Нина с шести утра хлопотала на кухне – крошила овощи в винегрет, резала яблоки в пирог, толкла в латунной ступке грецкие орехи (главным блюдом были цыплята табака, жаренные под гнётом на чугунной сковороде до хрустящей корочки и поданные с чесночно-ореховым соусом). И радовалась, представляя, как гости будут нахваливать её пироги, а воображала и гордячка Инка Глинская попросит рецепт теста. К радости примешивалось чувство мести: давать или не давать? Нина долго размышляла и пришла к выводу, что рецепт Инке даст, и раскроет секрет приготовления теста. Уподобляться Инке не хотелось.

С Инной они вместе работали в бюро технических переводов – Нина переводила с русского на французский и итальянский, и наоборот. Инна – с английского и японского. Иероглифы, даже будучи абсолютно одинаковыми, читались по-разному, смотря откуда их начинали писать. Началом иероглифа служил остренький хвостик-галочка. Нина немного разбиралась, но куда ей до Инны, которая знала французский, английский, японский и армянский (девичья фамилия Инны – Керакосьянц).

Японские словари, напечатанные на рисовой бумаге, были предметом Инкиной гордости. Нина листала испещрённые иероглифами страницы – жемчужно-белые, пергаментно хрустящие под пальцами и невероятно тонкие: в небольшом по объёму словаре, как по волшебству, оказывалось восемьсот листов. Секрет рисовой бумаги ей открыла Инна. И иероглифы рисовать научила. Не такая уж Инка гордячка, просто чувство собственного достоинства у неё зашкаливает, – думала Нина. – Это не самая плохая черта характера. То есть, не плохая, а наоборот.

С Инной они учились в одном классе (учителя смеялись – подруги не разлей вода, и имена почти одинаковые – Инна и Нина). Вместе поступили в Иняз, вместе работали. И замуж вышли за закадычных друзей – Олежку и Серёжку. И продолжали дружить – уже вчетвером (дети в счёт не шли, разница в возрасте составляла пять лет, о какой дружбе речь?).

Олег с женой приложили все усилия, чтобы удивить друзей. И обменивались улыбками, предвкушая, как Глинские обрадуются подарку. О том, как будут радоваться сами, они не представляли.

Царский подарок

Глинские явились в полном составе – с сыном Вовкой, который держал обеими руками что-то объёмное, завёрнутое в пуховый платок. – «Сервиз!» – ахнула Нина. Гжельский чайный сервиз был её мечтой – чашки густого синего цвета с голубыми прожилками и тонко прорисованными золотыми завитками напоминали музейные, сине-голубые блюдечки сверкали золотыми брызгами и радовали глаз такими же, как на чашках, замысловатыми узорами – невозможно наглядеться!
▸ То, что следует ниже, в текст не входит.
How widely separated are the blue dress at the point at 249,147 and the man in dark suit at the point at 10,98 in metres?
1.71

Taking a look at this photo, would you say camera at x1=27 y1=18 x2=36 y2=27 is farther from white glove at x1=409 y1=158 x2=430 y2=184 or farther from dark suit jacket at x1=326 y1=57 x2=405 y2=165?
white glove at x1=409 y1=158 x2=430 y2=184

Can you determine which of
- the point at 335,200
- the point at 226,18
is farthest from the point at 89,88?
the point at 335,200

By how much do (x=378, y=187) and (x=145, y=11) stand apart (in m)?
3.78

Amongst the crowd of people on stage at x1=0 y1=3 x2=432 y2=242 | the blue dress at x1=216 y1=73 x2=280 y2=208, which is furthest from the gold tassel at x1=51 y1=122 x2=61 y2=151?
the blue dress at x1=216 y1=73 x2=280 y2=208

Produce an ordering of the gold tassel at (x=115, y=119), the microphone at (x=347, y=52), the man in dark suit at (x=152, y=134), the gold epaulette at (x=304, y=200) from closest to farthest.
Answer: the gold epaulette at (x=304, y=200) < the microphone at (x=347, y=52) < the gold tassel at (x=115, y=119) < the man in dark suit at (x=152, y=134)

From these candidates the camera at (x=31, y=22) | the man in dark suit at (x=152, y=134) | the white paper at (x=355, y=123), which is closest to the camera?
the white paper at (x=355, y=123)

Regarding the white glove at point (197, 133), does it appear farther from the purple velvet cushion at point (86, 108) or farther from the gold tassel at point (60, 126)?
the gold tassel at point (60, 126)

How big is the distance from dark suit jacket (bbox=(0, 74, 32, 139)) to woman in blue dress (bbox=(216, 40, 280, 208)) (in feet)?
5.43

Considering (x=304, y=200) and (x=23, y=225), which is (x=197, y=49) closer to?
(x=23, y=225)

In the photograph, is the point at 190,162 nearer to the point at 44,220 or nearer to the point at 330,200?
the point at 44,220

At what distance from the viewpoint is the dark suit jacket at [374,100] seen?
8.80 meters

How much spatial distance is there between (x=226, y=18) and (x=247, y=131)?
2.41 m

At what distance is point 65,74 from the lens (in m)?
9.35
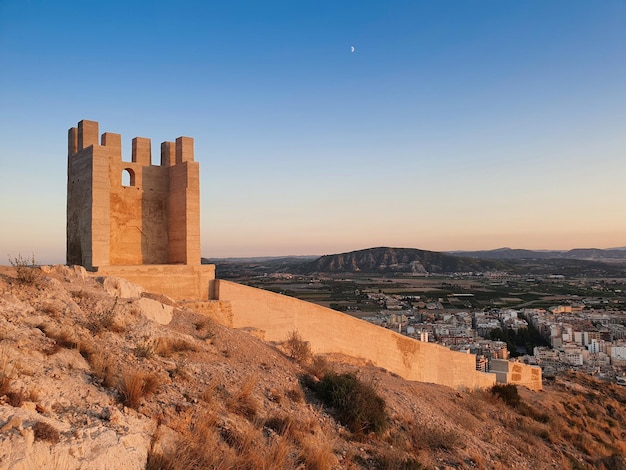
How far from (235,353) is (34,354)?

А уж тем более пить из них чай… О сервизе она прожужжала Инне все уши, и теперь смотрела неверящими глазами – купили всё-таки, на двенадцать персон, вон коробка какая большущая…

Глинские выглядели смущёнными. Инна отводила глаза, Сергей разглядывал свои ботинки, и только Вовка сиял как начищенный самовар, Его распирало от желания что-то сказать, но Вовка молчал и крепился из последних сил…

Подарок просто царский! И оренбургский платок! Нине давно хотелось такой – пуховый, ласковый, тёплый как одеяло и лёгкий как пух. Но радовалась она рано: платок размотали и спрятали, после чего гости торжественно вручили обескураженным хозяевам… клетку с попугаем.

В воздухе повисла тишина.

– Это длиннохвостый ара, он дорогой. Он триста лет у вас будет жить, вот увидите! – опрометчиво пообещал Вовка, и все заулыбались. Десятилетний Вовка, обрадованный вниманием взрослых и тем, что все его слушают, продолжал. – Там магазин на ремонт закрывался, а его не брал никто, он заболел даже – от холода и потому что расстроился. Нам его за полцены отдали, сказали, может, у вас не подохнет, а у нас уж точно, – ляпнул Вовка. Инна дёрнула его за рукав, и он замолчал. Попугай тоже молчал – видимо, не знал, что сказать.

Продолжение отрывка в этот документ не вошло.